La légende d'une cité engloutie sous l'étang de Thau, qui a nourri l'imaginaire des pêcheurs et des habitants du bassin pendant des siècles, a été démystifiée par des recherches archéologiques. Au lieu d'une opulente cité antique, les plongeurs ont découvert un modeste hameau de l'âge de Bronze, datant de 3 000 ans, situé entre Mèze et Marseillan.
Une légende née d'un poème latin et de rumeurs de pêcheurs
Le récit de la cité engloutie remonte au IVe siècle, avec les écrits du poète latin Aviénus, qui évoquait une ville florissante à l'emplacement actuel de l'étang. Au fil des générations, les pêcheurs ont transmis la rumeur d'une ville engloutie par la colère des dieux ou une éruption du volcan d'Agde, le mont Saint-Loup. Par grand mistral, certains disaient entendre le son feutré d'un clocher sous les eaux, tandis que d'autres apercevaient des colonnes blanches, qu'ils associaient au temple de Polygium, la cité mythique.

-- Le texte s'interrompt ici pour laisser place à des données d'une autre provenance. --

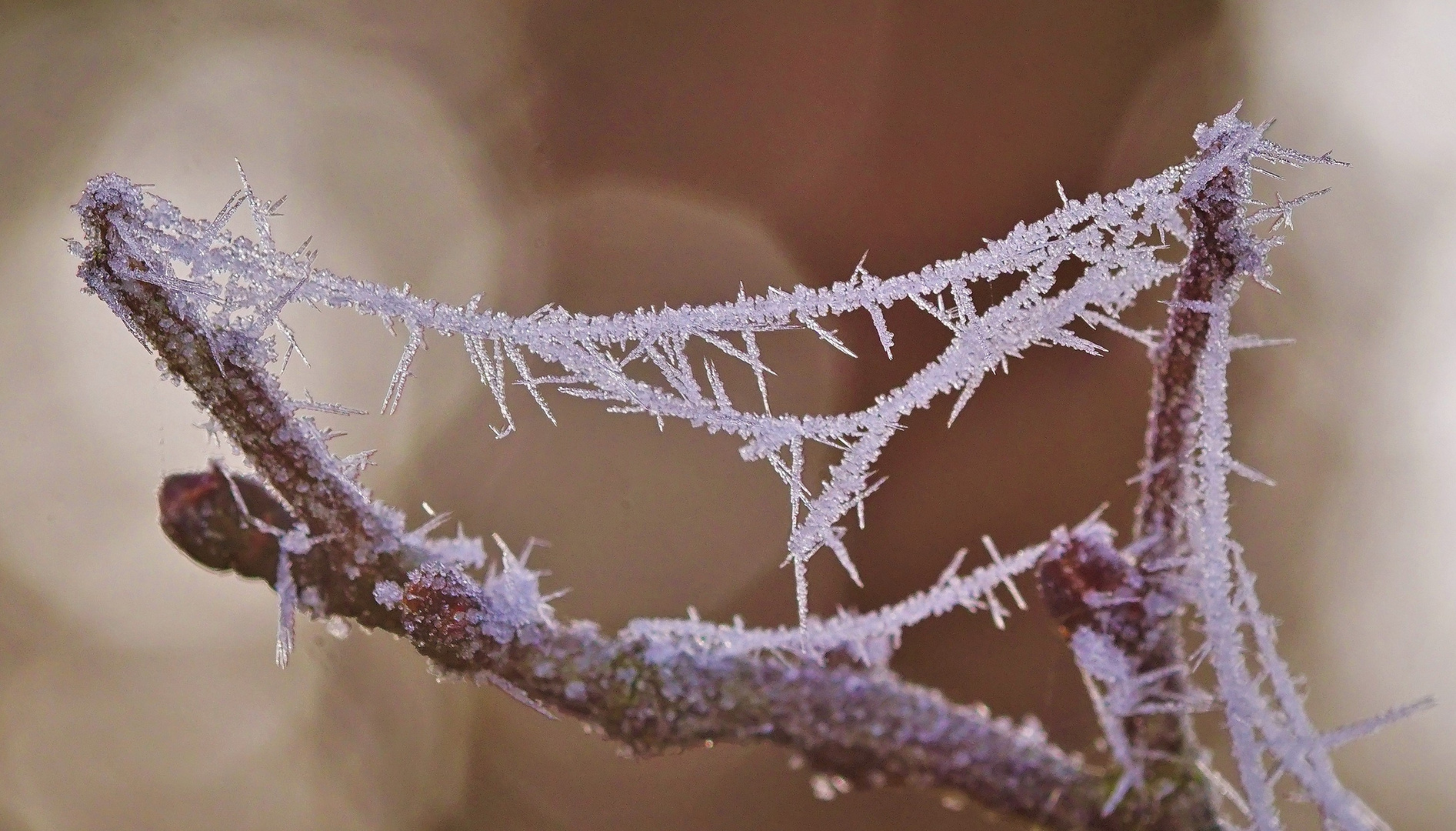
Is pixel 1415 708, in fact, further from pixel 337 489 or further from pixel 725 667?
pixel 337 489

L'explication scientifique est plus rationnelle : une source d'eau douce, la Vise, jaillit sous l'étang près de Balaruc-les-Bains, créant un courant blanchâtre en remontant. Quant au tintement des cloches, il est provoqué par le vent à la surface de l'eau.

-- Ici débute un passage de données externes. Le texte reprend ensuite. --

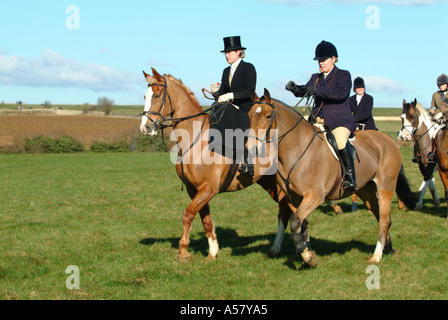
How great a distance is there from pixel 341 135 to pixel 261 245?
3110mm

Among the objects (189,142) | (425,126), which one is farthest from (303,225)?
(425,126)

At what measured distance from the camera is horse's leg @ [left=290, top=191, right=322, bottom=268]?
6633 mm

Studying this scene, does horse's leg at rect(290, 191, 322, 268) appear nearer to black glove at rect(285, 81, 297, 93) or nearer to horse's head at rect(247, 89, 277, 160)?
horse's head at rect(247, 89, 277, 160)

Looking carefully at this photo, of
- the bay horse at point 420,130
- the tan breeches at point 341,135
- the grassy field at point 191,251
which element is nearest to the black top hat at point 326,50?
the tan breeches at point 341,135

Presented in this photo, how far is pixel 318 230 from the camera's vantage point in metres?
10.6

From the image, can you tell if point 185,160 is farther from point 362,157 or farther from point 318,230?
point 318,230

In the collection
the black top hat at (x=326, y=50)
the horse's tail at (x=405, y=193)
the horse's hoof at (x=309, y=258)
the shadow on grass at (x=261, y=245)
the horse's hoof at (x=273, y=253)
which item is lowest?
the shadow on grass at (x=261, y=245)

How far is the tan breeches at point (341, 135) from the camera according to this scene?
7328mm

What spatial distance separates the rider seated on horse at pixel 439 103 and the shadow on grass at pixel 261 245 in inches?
181

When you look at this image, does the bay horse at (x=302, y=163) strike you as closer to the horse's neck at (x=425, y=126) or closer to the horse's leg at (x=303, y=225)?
the horse's leg at (x=303, y=225)

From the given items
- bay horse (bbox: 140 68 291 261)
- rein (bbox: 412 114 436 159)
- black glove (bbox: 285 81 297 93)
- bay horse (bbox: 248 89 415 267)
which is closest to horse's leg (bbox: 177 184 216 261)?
bay horse (bbox: 140 68 291 261)

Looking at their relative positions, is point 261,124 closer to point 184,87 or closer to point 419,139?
point 184,87

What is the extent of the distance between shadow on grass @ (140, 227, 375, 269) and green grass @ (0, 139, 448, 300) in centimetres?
2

3 000 heures de plongée pour explorer le bassin
Denis Fonquerle, pionnier de l'archéologie sous-marine, a mené la quête de cette Atlantide méditerranéenne. Dans les années 1970, il a fondé le Groupe de Recherches d'Archéologie Subaquatique et de Plongée (GRASP). Avec son équipe, il a accumulé 3 000 heures de plongée et cinq ans d'exploration du bassin de Thau.
Les recherches ont révélé des traces de vie humaine, mais pas de cité opulente. À deux mètres de profondeur, les archéologues ont mis au jour un hameau de trois cabanes sur pilotis, construites sur des pieux de chêne. Ces vestiges, vieux de 3 000 ans, ont été partiellement carbonisés, probablement par un incendie, avant d'être submergés par la montée des eaux. Ce site, nommé Montpénèdre, se trouvait entre Mèze et Marseillan.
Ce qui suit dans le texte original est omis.